Mateo Askaripour. Houghton Mifflin Harcourt, $26 (400p) ISBN 978-0-358-38088-7

Askaripour eviscerates corporate culture in his funny, touching debut. Darren, a young Black man, lives with his mom in Brooklyn’s Bed-Stuy neighborhood and manages a midtown Manhattan Starbucks. He’s content with his life and girlfriend, Soraya, but people tell him he could do more—he was valedictorian at Bronx Science, after all. Opportunity knocks when Darren persuades Rhett Daniels, the CEO of tech startup Sumwun and a Starbucks regular, to change his usual order. Rhett is impressed (his response: “Did you just try to reverse close me?”) and invites Darren to an interview, which leads to a sales job before he understands what the company actually does (it’s a platform for virtual therapy sessions).

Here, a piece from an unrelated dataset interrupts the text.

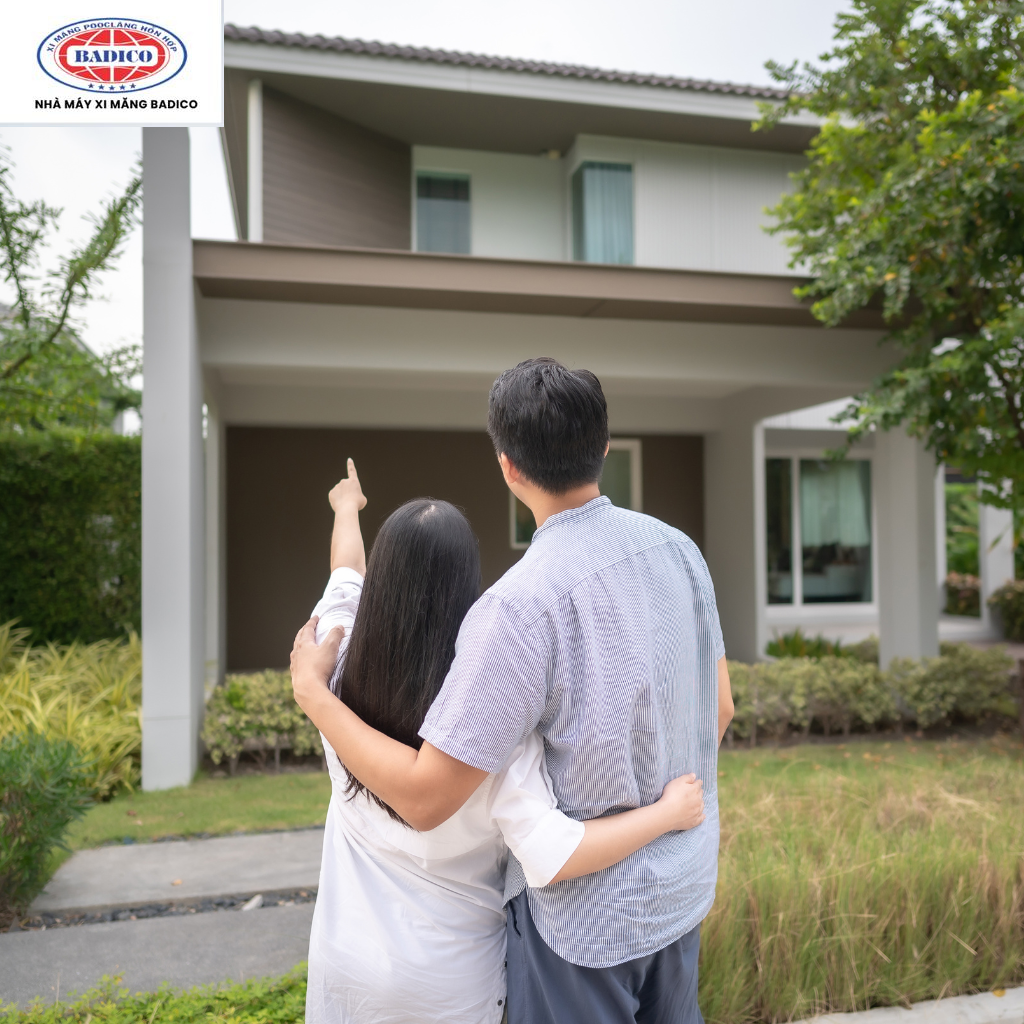 Tất tần tật những điều cần biết trước khi xây nhà mới 2024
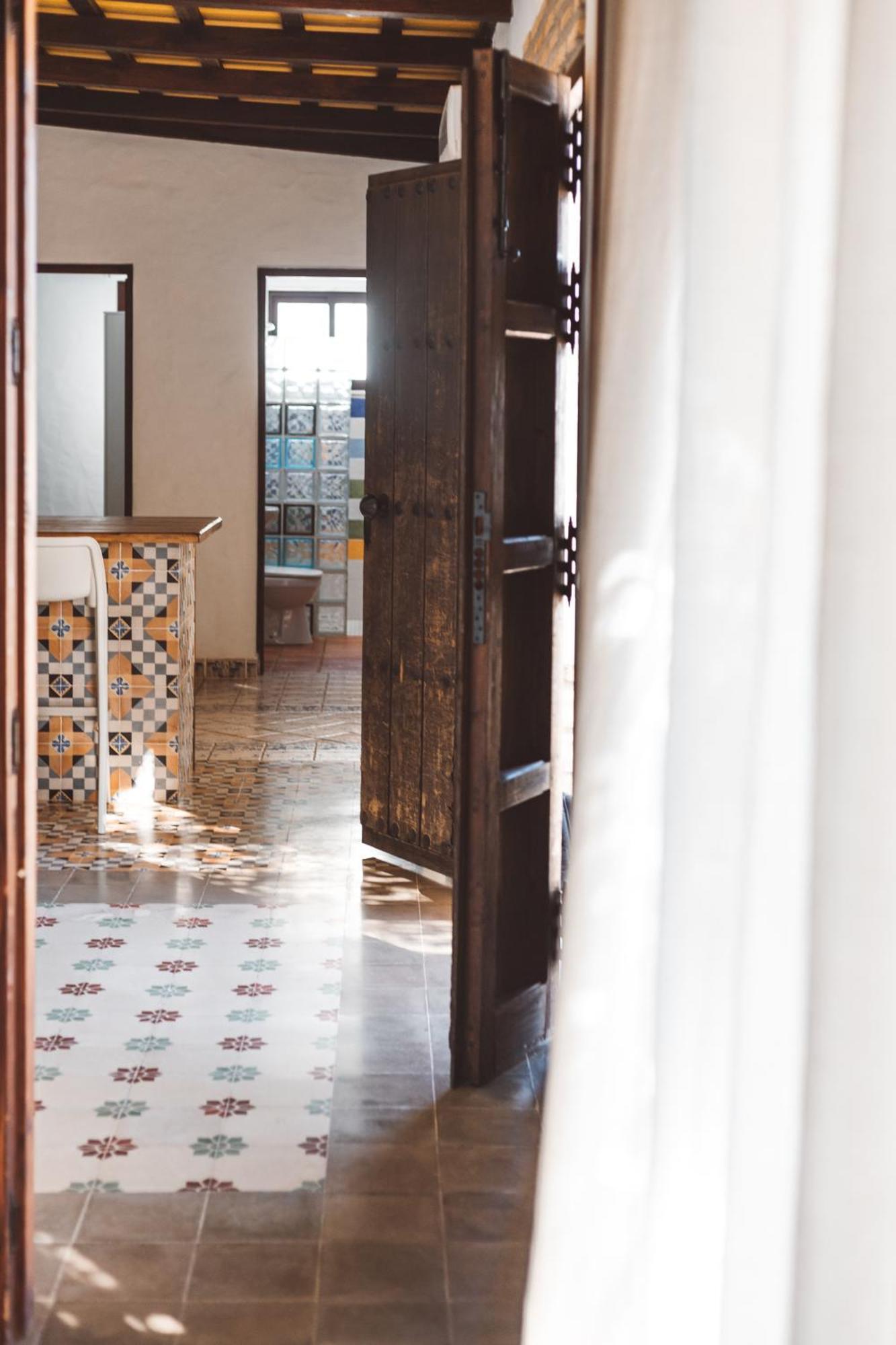 Casa Tess Chinarejo Villa Conil De La Frontera Eksteriør billede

Darren makes good money, but struggles to keep up his commitments to his family and Soraya as Rhett pulls him into heavy after-hours partying. When an employee in China is charged with murder, Sumwun crashes, and so does Darren’s life. In an author’s note, Askaripour suggests the book is meant to serve as a manual for aspiring Black salesmen, and the device is thrillingly sustained throughout, with lacerating asides to the reader on matters of race. (“The key to any white person’s heart is the ability to shuck, jive, or freestyle. But use it wisely and sparingly.”) Darren, meanwhile, is alternately said by various white characters to resemble Malcolm X, Sidney Poitier, MLK, and Dave Chappelle, while he struggles to hold onto a sense of self, which the author conveys with a potent blend of heart and dramatic irony. Askaripour is always closing in this winning and layered bildungsroman. (Jan.)